Start of PASSAGE TO READ

Like Hastee, it allows employees to access up to 50 per cent of their earned wages, before the end of the pay cycle.
If employers opt to pass on the cost of processing the transaction, employees typically have to pay £1.75 each time they access their earned wages.
Worries it could lead to overspending
Whilst Revolut claims to offer a lower-cost alternative to credit cards and payday loans for customers that might otherwise rely on to help with their cash flow problems, some commentators view the new product as dangerous.
They worry it could lead to bad money management and increase overspending among people that may already be in a financially vulnerable position.
The debt charity, Step Change, has warned that whilst wage advance schemes have the potential to be of some benefit to those who might otherwise turn to high cost credit, these products also carry some risks depending on how they are used – for example if users fall into a cycle of repeat use.
Peter Tutton, head of policy at Step Change said: ‘While wage schemes have their place in potentially helping people to avoid more problematic forms of borrowing, we’d like to see the FCA build on the evidence gathered on these schemes, by ensuring the wage advance sector develops the strong and effective best practice code the review recommended.

End of PASSAGE TO READ
Start of SOURCE DATA

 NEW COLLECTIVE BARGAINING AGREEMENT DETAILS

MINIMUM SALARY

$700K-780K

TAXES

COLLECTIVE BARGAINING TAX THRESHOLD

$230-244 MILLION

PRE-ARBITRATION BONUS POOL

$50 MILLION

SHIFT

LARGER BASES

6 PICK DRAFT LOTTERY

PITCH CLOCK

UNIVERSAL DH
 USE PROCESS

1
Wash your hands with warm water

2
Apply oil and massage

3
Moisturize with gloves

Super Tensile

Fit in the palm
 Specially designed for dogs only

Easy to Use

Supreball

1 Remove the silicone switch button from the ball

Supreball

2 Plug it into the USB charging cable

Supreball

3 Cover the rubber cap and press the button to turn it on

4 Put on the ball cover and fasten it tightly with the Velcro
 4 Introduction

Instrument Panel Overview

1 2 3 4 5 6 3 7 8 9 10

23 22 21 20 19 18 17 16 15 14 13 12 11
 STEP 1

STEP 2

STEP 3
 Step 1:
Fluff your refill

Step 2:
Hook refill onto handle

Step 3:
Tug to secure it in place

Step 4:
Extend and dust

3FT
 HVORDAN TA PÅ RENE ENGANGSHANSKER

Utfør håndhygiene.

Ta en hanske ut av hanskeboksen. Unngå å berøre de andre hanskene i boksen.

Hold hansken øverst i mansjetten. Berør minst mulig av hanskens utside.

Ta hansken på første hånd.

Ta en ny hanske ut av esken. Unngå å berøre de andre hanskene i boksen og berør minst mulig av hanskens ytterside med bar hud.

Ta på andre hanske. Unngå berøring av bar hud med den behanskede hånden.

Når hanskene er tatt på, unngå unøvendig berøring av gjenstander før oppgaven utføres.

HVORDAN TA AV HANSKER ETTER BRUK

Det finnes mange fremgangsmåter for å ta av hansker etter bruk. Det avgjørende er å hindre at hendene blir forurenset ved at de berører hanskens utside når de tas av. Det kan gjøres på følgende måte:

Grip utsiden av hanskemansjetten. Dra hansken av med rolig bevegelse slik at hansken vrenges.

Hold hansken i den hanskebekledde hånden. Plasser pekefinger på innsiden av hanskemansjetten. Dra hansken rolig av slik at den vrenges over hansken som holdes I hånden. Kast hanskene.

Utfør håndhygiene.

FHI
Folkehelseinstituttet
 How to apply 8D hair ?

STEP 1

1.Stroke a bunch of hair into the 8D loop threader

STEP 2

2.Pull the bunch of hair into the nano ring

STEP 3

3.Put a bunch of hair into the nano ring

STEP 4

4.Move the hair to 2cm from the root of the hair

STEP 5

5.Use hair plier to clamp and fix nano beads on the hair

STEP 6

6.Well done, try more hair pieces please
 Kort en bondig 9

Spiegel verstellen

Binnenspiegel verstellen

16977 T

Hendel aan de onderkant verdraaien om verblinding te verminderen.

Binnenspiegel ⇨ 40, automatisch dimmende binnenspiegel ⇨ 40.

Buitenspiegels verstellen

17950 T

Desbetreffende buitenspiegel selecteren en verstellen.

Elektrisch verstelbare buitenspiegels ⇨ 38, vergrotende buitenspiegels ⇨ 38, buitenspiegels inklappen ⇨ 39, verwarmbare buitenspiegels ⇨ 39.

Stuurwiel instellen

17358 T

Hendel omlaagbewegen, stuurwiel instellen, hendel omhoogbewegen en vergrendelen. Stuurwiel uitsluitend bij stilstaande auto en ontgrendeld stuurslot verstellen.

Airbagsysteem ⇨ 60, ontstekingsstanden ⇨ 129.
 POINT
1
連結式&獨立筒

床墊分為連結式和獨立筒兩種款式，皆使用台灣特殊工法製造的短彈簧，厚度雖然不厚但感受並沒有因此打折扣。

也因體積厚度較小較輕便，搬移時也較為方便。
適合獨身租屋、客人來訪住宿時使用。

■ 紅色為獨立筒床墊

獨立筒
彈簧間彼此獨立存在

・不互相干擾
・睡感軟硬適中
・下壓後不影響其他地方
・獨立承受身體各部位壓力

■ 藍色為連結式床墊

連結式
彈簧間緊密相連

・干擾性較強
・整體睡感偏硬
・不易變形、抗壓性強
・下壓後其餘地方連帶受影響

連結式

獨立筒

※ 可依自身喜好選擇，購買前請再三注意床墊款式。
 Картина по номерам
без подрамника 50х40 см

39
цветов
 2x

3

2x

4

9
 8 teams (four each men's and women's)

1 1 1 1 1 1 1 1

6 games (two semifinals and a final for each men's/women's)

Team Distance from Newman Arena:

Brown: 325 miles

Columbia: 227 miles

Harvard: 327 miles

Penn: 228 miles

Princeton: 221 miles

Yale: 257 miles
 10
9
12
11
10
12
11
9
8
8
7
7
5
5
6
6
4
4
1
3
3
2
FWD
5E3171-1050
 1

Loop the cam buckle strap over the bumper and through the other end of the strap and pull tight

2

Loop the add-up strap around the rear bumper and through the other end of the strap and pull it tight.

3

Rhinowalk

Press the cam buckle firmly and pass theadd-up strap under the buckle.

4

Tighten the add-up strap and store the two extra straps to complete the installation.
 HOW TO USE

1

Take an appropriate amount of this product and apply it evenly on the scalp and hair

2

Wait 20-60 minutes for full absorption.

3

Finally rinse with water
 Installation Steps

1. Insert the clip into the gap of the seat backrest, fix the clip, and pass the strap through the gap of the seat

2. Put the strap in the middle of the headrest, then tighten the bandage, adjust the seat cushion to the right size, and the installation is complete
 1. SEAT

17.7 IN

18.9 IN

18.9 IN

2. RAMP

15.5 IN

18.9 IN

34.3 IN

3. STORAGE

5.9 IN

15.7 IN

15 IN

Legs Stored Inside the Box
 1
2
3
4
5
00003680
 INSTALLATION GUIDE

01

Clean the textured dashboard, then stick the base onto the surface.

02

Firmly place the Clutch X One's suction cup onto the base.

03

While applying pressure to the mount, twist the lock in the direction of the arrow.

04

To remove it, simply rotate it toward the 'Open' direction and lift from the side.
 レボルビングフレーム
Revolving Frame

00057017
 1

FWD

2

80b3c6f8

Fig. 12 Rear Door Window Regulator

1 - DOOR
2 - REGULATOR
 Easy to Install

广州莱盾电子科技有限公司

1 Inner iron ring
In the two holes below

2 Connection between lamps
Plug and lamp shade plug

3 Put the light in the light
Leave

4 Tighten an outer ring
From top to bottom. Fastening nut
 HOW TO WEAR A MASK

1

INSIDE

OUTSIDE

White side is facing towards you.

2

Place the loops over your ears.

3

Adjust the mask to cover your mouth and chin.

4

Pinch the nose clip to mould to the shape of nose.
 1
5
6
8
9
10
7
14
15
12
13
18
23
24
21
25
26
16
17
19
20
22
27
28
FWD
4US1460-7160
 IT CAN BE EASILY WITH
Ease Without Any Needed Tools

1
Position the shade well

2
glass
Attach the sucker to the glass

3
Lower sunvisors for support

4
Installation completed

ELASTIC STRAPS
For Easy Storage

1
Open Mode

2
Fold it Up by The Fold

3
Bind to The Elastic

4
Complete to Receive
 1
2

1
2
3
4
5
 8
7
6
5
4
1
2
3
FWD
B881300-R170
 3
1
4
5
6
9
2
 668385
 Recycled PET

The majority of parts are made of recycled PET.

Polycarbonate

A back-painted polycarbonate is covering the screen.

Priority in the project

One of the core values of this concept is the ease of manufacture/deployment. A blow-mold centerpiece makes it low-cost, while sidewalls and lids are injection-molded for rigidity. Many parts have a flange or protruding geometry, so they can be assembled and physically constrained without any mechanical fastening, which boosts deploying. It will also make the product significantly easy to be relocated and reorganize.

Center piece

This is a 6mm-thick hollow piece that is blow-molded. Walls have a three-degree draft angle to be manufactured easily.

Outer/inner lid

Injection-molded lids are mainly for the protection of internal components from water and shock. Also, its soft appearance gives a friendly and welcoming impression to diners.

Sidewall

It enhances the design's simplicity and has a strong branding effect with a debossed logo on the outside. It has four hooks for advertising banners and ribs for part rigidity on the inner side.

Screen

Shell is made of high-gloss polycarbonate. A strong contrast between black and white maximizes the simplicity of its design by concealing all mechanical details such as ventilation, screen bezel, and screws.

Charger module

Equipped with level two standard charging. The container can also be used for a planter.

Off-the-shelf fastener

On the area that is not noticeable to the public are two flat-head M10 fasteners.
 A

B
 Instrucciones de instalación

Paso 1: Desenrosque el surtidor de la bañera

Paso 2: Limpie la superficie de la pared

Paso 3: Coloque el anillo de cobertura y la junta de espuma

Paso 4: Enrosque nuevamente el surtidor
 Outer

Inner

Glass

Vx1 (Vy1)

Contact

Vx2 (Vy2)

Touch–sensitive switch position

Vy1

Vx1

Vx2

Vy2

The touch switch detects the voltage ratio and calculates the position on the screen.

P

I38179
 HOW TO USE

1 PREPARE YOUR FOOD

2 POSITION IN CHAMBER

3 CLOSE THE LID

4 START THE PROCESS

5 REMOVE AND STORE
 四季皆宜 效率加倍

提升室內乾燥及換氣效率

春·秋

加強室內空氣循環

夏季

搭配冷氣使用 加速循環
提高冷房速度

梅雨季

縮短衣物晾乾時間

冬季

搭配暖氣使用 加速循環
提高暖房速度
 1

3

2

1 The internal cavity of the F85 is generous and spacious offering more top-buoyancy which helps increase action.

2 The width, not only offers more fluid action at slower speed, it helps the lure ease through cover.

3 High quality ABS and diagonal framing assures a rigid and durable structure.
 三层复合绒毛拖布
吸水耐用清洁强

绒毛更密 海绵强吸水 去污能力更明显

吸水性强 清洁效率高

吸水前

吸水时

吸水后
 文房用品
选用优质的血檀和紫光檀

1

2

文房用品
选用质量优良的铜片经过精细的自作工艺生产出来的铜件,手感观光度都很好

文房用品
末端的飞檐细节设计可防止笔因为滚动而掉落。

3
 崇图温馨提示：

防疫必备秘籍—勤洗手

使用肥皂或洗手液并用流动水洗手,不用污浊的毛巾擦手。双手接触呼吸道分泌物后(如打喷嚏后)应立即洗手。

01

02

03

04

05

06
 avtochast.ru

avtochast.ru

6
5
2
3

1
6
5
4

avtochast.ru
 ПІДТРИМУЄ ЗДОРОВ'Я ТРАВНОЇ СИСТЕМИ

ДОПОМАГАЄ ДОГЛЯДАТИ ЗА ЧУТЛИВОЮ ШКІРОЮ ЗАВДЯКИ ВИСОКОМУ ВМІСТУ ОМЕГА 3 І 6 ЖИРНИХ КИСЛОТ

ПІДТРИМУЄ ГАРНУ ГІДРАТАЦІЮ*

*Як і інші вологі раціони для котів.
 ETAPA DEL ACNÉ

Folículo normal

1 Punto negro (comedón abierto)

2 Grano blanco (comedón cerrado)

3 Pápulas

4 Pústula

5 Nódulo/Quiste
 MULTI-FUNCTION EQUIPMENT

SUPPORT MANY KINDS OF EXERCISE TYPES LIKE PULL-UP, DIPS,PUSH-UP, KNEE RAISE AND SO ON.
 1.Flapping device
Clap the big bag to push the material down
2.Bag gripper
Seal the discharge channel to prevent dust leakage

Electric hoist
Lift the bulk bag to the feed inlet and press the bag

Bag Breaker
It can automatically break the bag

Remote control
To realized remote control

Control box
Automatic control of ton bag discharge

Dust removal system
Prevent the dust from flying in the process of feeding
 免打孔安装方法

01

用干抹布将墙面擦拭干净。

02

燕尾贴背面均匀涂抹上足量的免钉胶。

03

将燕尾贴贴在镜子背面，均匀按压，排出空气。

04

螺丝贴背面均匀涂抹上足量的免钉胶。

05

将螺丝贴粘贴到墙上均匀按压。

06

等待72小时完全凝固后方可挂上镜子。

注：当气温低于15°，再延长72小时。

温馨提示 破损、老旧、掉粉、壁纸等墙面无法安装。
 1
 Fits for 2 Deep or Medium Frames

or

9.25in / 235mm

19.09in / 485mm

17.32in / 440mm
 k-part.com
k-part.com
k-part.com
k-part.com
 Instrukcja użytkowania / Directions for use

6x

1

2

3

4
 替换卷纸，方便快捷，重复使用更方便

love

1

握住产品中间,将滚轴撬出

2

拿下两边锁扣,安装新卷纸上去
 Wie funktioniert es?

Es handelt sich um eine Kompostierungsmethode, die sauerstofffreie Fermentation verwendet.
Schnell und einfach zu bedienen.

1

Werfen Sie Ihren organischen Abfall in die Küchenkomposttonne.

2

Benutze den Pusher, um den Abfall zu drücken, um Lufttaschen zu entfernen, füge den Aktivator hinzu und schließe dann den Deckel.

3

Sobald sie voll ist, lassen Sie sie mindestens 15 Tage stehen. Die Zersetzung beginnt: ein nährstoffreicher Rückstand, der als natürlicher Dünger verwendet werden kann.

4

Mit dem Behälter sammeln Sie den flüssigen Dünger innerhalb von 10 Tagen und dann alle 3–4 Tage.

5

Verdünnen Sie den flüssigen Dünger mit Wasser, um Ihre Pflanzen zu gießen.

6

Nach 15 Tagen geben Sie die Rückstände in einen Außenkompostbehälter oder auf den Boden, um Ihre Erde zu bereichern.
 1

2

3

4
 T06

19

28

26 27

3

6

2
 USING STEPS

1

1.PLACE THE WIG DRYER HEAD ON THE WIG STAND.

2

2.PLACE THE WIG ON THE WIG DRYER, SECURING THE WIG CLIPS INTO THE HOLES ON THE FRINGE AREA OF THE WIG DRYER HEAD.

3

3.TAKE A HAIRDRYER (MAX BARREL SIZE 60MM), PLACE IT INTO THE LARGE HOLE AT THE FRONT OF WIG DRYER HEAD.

End of SOURCE DATA

> [SET OF TASKS]:
1. In the passage on wage advance schemes, how much do employees typically pay each time they access their earned wages when employers pass on the processing cost?
2. Write the next part of the passage on wage advance schemes, picking up after its final sentence.

> [ANSWERS TO THE EXERCISE]:
1. £1.75 each time.

2.
‘HM Treasury should stand ready to bring wage advance lending under FCA regulation given any signs of growing consumer harm.’
Payday’s detractors say it could lead to more debt for those already struggling financially
Revolut, claims it already has measures in place to alert those that are misusing the product.
A spokesperson for Revolut said: ‘We have designed responsible usage alerts which ensure that there is no overuse of the products.’
‘Additionally, we will monitor indications that users may be in financial difficulty.
‘Where it appears a customer is potentially at risk of financial difficulty, Revolut will provide customers with warning messages around the use of the product, and where appropriate, provide [them] with the contact details of debt charities such as Citizens Advice Bureau and Stepchange.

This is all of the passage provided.